DATA SUPPLIED START

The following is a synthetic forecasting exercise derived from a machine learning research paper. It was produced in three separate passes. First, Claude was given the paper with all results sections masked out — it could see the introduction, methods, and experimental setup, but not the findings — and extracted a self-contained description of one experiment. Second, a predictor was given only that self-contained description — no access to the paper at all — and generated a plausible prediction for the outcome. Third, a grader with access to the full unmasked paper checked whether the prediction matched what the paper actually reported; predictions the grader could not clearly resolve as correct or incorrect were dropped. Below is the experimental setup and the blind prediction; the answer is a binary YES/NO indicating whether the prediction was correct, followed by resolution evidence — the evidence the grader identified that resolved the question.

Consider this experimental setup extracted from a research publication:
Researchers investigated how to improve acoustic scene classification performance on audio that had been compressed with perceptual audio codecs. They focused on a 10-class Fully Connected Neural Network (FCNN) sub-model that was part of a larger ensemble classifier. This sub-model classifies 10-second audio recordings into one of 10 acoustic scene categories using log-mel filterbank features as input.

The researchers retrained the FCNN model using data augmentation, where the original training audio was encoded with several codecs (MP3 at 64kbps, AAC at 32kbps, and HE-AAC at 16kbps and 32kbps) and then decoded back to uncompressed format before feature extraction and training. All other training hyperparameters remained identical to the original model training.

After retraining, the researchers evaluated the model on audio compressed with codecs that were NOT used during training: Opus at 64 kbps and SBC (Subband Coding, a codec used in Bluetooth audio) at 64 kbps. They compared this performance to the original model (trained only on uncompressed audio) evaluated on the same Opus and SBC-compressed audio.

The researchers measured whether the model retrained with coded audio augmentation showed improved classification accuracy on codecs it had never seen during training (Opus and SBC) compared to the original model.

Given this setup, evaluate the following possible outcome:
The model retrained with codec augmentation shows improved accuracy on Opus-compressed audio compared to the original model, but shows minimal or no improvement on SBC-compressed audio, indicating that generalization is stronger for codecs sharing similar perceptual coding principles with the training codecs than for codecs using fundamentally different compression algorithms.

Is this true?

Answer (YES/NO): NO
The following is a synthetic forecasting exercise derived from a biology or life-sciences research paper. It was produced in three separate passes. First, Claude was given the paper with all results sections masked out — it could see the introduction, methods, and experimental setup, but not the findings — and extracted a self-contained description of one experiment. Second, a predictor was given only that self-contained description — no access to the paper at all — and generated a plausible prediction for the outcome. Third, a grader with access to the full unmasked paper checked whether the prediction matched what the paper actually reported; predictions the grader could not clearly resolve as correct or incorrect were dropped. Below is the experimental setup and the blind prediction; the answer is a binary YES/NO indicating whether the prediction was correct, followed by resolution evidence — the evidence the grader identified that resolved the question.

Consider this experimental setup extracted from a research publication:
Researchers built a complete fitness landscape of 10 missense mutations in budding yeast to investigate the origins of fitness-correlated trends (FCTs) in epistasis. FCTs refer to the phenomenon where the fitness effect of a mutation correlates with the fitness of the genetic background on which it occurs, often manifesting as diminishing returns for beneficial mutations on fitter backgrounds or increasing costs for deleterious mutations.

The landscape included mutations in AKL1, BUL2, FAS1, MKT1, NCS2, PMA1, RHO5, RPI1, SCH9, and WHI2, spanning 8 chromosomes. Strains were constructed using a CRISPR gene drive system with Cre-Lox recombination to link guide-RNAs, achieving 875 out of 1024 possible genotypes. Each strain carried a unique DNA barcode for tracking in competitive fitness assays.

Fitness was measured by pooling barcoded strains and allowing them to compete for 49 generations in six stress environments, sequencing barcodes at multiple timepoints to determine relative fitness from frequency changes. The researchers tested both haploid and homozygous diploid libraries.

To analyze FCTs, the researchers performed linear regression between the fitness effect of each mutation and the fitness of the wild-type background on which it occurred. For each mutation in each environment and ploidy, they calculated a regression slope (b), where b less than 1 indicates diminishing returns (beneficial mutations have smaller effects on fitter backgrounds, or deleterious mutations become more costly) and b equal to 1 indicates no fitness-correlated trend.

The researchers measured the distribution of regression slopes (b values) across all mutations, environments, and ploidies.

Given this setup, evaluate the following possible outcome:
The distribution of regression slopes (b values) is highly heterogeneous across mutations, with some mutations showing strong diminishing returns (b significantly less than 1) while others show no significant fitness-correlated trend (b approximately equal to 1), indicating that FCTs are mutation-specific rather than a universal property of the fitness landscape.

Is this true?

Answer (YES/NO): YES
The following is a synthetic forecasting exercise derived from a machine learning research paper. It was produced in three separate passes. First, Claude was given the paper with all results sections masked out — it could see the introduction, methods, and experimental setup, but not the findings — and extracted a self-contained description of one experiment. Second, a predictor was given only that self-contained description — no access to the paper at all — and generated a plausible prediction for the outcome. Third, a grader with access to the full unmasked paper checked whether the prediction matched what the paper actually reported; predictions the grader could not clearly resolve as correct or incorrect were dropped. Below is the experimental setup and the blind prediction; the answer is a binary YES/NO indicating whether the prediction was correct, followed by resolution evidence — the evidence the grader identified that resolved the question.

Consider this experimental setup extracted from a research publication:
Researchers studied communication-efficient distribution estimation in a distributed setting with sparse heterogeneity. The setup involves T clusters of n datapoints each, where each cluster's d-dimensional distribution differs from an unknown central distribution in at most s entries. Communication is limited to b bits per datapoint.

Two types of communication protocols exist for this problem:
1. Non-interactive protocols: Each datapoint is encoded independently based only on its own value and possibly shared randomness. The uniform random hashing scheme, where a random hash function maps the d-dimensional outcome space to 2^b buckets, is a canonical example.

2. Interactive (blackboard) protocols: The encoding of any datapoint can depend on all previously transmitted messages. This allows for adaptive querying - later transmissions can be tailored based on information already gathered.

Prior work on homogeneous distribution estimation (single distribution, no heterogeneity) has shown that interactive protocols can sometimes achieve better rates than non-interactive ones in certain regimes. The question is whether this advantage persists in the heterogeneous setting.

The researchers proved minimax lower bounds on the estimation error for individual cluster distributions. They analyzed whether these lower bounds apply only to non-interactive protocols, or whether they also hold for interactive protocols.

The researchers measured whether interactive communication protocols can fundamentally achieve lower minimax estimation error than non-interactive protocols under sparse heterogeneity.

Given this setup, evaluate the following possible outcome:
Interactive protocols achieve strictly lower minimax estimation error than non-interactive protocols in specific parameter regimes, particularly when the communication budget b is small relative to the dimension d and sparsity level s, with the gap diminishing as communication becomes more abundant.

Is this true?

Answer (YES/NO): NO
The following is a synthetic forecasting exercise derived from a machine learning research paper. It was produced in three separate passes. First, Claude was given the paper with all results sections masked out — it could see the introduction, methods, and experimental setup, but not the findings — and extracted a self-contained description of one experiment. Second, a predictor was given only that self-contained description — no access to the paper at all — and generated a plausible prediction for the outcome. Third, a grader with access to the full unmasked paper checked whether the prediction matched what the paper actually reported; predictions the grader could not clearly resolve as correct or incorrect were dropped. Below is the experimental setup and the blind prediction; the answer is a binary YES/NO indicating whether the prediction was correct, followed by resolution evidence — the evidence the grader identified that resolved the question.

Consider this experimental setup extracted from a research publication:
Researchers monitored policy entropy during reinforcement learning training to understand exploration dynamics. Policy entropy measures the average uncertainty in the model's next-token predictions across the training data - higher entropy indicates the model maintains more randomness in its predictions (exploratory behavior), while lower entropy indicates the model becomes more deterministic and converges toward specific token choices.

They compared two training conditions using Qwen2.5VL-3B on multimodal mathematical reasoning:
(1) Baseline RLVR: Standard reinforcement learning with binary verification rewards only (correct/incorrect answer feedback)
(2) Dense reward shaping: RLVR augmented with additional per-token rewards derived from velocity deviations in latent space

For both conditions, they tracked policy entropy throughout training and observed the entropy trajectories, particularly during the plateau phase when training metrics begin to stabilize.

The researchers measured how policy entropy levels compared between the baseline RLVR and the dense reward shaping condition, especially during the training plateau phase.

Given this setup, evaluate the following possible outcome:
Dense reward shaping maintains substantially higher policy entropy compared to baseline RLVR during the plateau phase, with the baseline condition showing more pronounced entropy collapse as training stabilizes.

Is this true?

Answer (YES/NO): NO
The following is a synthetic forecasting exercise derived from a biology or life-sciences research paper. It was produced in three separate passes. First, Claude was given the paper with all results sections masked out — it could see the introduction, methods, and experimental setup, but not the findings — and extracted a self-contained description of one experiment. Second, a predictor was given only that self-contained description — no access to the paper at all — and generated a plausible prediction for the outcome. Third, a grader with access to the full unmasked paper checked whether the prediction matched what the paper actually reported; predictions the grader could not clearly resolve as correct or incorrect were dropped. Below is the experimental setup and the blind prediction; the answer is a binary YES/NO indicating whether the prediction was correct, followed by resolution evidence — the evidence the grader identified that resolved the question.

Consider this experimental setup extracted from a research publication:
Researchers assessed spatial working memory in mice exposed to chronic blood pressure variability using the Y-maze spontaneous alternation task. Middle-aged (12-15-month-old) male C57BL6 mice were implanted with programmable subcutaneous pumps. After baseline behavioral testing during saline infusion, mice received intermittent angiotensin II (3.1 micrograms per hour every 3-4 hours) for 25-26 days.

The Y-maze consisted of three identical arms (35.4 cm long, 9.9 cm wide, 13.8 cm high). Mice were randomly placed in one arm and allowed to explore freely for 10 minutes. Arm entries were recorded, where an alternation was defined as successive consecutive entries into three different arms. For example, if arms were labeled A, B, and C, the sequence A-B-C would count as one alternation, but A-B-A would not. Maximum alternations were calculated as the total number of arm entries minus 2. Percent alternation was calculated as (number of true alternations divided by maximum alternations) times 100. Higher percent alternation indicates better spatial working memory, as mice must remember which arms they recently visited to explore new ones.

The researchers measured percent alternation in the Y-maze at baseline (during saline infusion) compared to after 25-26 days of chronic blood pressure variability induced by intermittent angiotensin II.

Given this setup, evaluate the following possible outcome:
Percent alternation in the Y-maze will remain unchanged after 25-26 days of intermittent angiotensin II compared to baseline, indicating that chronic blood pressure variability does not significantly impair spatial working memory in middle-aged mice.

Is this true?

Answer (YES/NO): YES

DATA SUPPLIED END

WHAT IS EXPECTED - In how many lines of the listing does the word "plateau" appear? Give the number by itself.

RESPONSE TO THIS EXERCISE - 3